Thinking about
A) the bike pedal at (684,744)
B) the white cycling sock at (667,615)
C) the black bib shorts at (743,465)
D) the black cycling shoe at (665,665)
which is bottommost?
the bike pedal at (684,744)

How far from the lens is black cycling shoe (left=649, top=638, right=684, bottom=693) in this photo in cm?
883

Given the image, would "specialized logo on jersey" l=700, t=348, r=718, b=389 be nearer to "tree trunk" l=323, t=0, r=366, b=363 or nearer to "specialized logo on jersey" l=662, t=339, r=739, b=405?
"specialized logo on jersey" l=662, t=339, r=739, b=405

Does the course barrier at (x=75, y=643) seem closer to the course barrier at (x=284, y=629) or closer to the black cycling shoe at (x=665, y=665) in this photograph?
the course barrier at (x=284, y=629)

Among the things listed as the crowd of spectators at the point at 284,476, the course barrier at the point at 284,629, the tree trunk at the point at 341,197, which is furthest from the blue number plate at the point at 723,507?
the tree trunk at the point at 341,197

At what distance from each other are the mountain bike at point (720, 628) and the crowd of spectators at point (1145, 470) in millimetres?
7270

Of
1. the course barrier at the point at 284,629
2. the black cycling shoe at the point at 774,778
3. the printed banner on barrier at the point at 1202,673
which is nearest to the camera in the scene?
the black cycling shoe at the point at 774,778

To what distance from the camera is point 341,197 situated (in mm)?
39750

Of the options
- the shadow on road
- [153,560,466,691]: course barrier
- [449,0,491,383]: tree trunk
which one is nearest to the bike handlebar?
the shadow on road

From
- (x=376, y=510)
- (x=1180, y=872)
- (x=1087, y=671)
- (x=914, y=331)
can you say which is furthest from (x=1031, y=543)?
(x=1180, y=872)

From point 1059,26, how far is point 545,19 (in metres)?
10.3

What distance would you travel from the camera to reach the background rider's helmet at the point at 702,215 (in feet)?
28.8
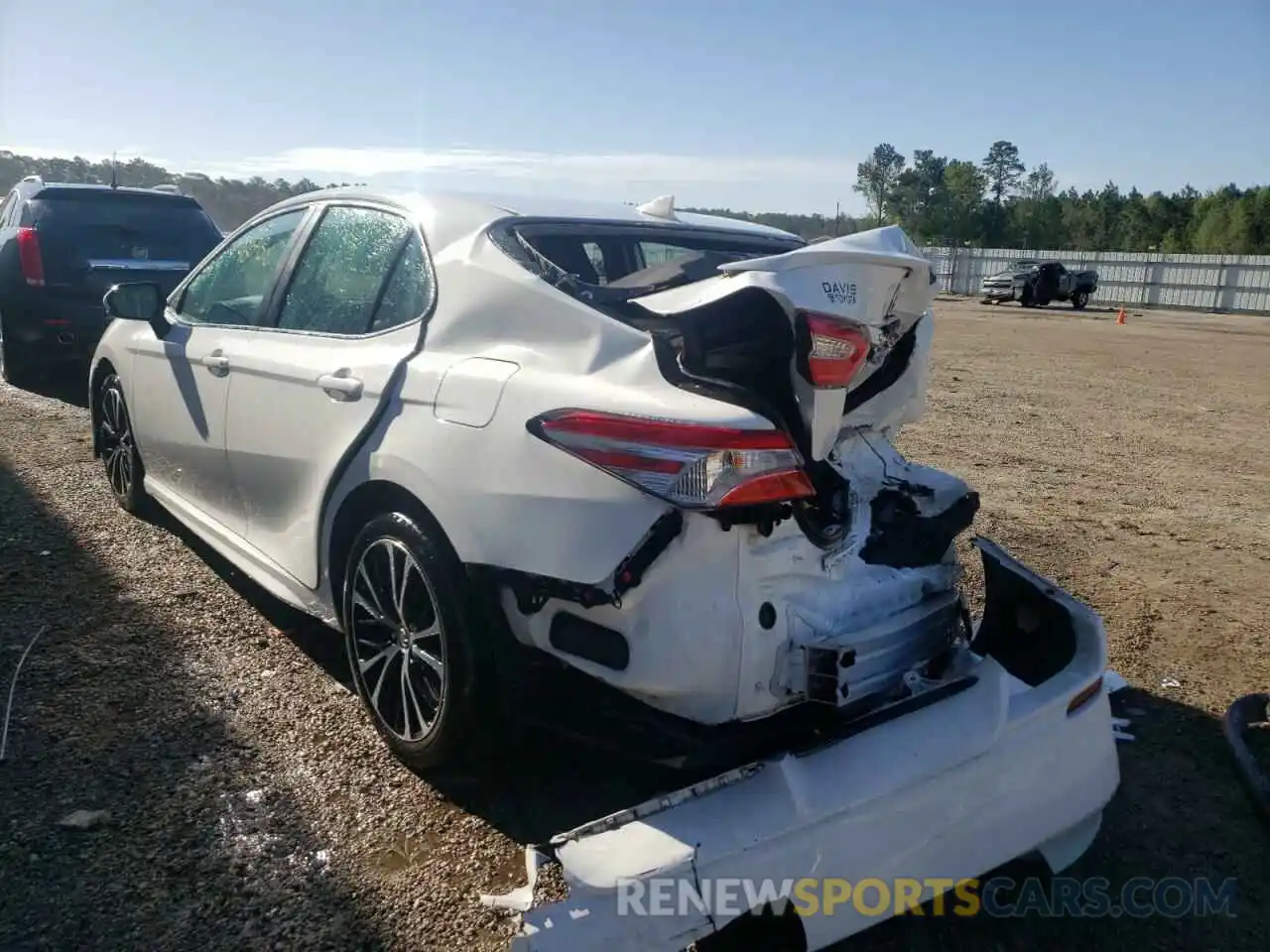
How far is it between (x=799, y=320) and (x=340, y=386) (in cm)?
------
- [Your task]: Write out all of the entries above again, swapping "crowd of spectators" for "group of onlookers" wherever it appears and leaving everything else unchanged. Omit the pictures.

- [Exercise answer]:
Thinking about
A) the bike pedal at (684,744)
B) the white cycling sock at (667,615)
C) the black bib shorts at (743,465)
D) the black cycling shoe at (665,665)
which is bottommost?
the bike pedal at (684,744)

How far from the lens is black cycling shoe (left=649, top=638, right=684, bottom=693) in this photo in cm?
883

Given the image, would "specialized logo on jersey" l=700, t=348, r=718, b=389 be nearer to "tree trunk" l=323, t=0, r=366, b=363 or nearer to "specialized logo on jersey" l=662, t=339, r=739, b=405?
"specialized logo on jersey" l=662, t=339, r=739, b=405

Does the course barrier at (x=75, y=643) seem closer to the course barrier at (x=284, y=629) or closer to the black cycling shoe at (x=665, y=665) in this photograph?
the course barrier at (x=284, y=629)

Among the things listed as the group of onlookers at the point at 284,476, the course barrier at the point at 284,629, the tree trunk at the point at 341,197, which is furthest from the blue number plate at the point at 723,507?
the tree trunk at the point at 341,197

At what distance from each other are the mountain bike at point (720, 628) and the group of onlookers at point (1145, 470) in millimetres?
7270

Of
1. the course barrier at the point at 284,629
2. the black cycling shoe at the point at 774,778
3. the printed banner on barrier at the point at 1202,673
which is nearest to the camera in the scene?
the black cycling shoe at the point at 774,778

To what distance from the camera is point 341,197 situated (in mm)?
39750

Of the options
- the shadow on road
- [153,560,466,691]: course barrier
- [449,0,491,383]: tree trunk
which one is nearest to the bike handlebar?
the shadow on road

From
- (x=376, y=510)
- (x=1180, y=872)
- (x=1087, y=671)
- (x=914, y=331)
can you say which is furthest from (x=1031, y=543)?
(x=1180, y=872)

From point 1059,26, how far is point 545,19 (in metres)?
10.3

What distance would you travel from the camera to reach the background rider's helmet at the point at 702,215 (in feet)?
28.8
How far is it between (x=799, y=320) and (x=340, y=386) (in cm)?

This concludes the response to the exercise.